Türk Dermatoloji Derneği Yönetim Kurulu Üyesi Dr. Sema Karaoğlu, mevsim geçişlerinde yaşanan hava değişimlerinin cildin savunma mekanizmasını yavaşlattığını söyledi.

Dr. Sema Karaoğlu, yaz aylarında çokça güneşe maruz kalan ve ısı değişiminden olumsuz etkilenen cildin sonbahar ve kışa hazırlanması için tavsiyelerde bulundu. Karaoğlu, AA muhabirine yaptığı açıklamada, mevsim değişikliği nedeniyle cildin sonbaharın serin günlerine ve sonrasında da kışa hazırlanması gerektiğini söyledi.

Bu yıl yeni tip koronavirüs (Kovid-19) nedeniyle insanların pek çoğunun tatile gidemese de dış ortamda güneşe maruz kaldığını ifade eden Karaoğlu, "Mevsim geçişlerinde yaşanan hava değişimleri cildin savunma mekanizmasını yavaşlatır. Bu durum cildin elastikiyetini sağlayan protein yapıda olan elastik ve kollajen liflerin deforme olmasına ve hücre yenileme kapasitesinde azalmaya yol açar." dedi.

Kimi ciltlerin havuzda klorlu suya, kiminin ise tuzlu suya maruz kaldığını belirten Karaoğlu, istenilen bronzlaşmanın gerçekleştiğini ancak bunun yanında bazı problemlerin de ortaya çıktığını aktardı. Karaoğlu, yazın hem sıcağın hem de havuz ve deniz suyunun etkisiyle ciltte kuruluk, donuklaşma, matlaşma, kırışıklık ve kılcal damarların belirginleşmesi gibi sorunlarla karşılaştıklarını kaydetti.

Salgın nedeniyle ellerin sık yıkandığına ve alkol içeren dezenfektanların kullanıldığına dikkati çeken Karaoğlu, el derisinde de kuruma, kalınlaşma, renginde koyulaşma ortaya çıktığını söyledi.

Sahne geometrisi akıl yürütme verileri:

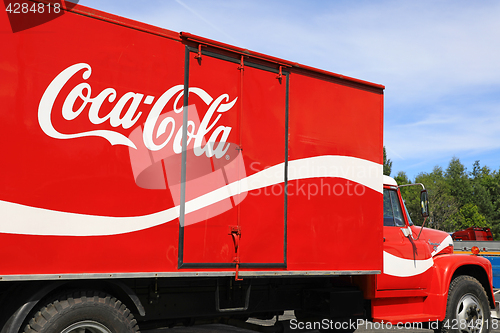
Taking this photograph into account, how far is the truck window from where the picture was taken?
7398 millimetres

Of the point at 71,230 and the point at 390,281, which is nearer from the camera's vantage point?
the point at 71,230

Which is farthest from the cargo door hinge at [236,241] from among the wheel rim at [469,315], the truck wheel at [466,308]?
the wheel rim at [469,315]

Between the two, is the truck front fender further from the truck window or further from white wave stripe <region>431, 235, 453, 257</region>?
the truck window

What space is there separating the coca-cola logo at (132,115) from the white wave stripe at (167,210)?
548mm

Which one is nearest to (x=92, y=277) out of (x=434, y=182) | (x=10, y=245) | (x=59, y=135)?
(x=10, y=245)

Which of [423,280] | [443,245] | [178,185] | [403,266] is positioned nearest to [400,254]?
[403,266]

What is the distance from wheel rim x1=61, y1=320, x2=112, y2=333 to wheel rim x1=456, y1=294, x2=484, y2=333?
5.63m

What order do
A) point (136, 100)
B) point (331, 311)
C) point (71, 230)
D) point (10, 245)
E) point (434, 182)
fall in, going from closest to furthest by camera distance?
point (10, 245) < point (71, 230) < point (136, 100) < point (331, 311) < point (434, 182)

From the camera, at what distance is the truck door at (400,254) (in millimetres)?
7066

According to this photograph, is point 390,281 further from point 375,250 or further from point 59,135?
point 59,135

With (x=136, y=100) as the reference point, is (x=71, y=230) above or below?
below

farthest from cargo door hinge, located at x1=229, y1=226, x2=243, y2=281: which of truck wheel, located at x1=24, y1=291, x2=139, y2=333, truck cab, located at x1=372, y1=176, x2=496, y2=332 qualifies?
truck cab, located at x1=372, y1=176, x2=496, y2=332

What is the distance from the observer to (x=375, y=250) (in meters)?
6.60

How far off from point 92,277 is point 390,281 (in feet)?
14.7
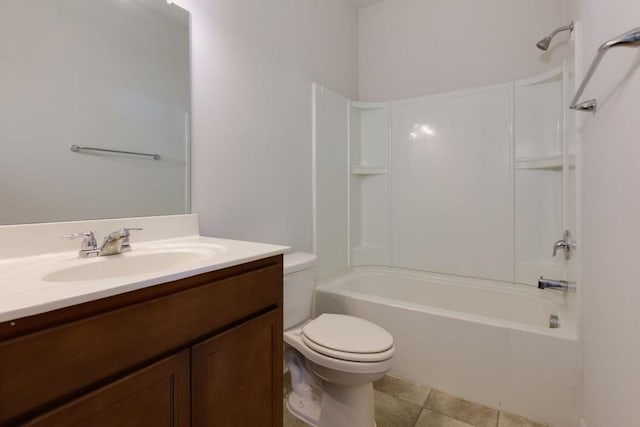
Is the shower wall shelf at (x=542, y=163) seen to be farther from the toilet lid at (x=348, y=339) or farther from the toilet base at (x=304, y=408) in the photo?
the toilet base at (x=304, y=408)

--

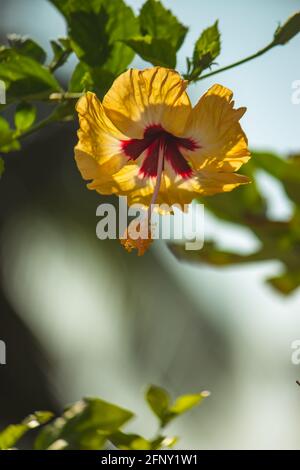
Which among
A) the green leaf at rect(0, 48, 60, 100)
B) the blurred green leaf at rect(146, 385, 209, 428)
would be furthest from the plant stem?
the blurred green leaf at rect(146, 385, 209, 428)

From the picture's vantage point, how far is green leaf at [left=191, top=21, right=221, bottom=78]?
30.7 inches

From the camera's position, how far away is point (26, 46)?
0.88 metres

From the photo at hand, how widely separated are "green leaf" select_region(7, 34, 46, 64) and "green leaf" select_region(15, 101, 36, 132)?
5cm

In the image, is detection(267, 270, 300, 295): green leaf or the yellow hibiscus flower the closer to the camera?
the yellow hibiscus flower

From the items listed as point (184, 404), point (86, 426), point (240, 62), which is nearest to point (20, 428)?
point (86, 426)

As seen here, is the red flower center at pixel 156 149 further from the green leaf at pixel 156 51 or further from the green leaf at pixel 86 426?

--

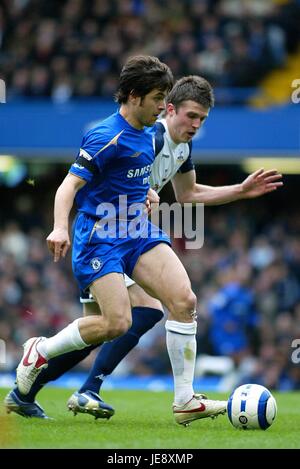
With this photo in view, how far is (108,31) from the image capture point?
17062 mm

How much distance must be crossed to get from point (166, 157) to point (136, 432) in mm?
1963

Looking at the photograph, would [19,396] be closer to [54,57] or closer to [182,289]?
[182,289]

§ **Alıştırma koşulları**
**1)** Cilt bakımı haberinin "Kimi ciltlerin havuzda" ile başlayıp "ortaya çıktığını söyledi." ile biten bölümünü, "dezenfektanların" ifadesi yerine "antiseptiklerin" gelecek şekilde güncelleyerek yeniden yazın.
**2)** Mevsim geçişlerinde cilt sağlığını anlatan haberi kaldığı yerden sürdürün.

§ **Görev sonuçları**
**1)**
Kimi ciltlerin havuzda klorlu suya, kiminin ise tuzlu suya maruz kaldığını belirten Karaoğlu, istenilen bronzlaşmanın gerçekleştiğini ancak bunun yanında bazı problemlerin de ortaya çıktığını aktardı. Karaoğlu, yazın hem sıcağın hem de havuz ve deniz suyunun etkisiyle ciltte kuruluk, donuklaşma, matlaşma, kırışıklık ve kılcal damarların belirginleşmesi gibi sorunlarla karşılaştıklarını kaydetti.

Salgın nedeniyle ellerin sık yıkandığına ve alkol içeren antiseptiklerin kullanıldığına dikkati çeken Karaoğlu, el derisinde de kuruma, kalınlaşma, renginde koyulaşma ortaya çıktığını söyledi.

**2)**
Karaoğlu, doğru analiz ve çözüm önerileriyle tüm bu problemlerin çözülebileceğine işaret ederek, "Banyo yaparken çok sıcak su kullanmamaya dikkat etmeliyiz. Banyomuz 10 dakikadan fazla sürmemeli. Kurutucu, parfüm ve alkol içeren, içeriğini bilmediğimiz kimyasallı temizleyiciler kullanmayalım. Doğal sabunlar ve kurutucu olmayan yağlı jellerle vücudumuzu temizleyelim. Banyo sonrası mutlaka nemlendirici kullanalım." diye konuştu. Bol su tüketilmesi gerektiğine vurgu yapan Karaoğlu, şunları kaydetti:

"2 litre suyu gün içinde mutlaka içelim. A, C ve E vitamini gibi derinin onarımında önemli görevleri olan vitaminleri alalım. Vücudumuzun, hücrenin büyük bir kısmı su, vücudumuzu bundan mahrum edersek var olanı yok etmiş oluruz ve cildimizi büyük hasara uğratırız. Ayrıca cildin ihtiyaç duyduğu yağ asitlerini karşılamak için omega 3 ve selenyum yönünden zengin balığın yanı sıra ceviz ve fındık gibi çerezlerin kavrulmamış halleriyle, nohut, kuru fasulye gibi baklagilleri tüketmeye özen gösterelim."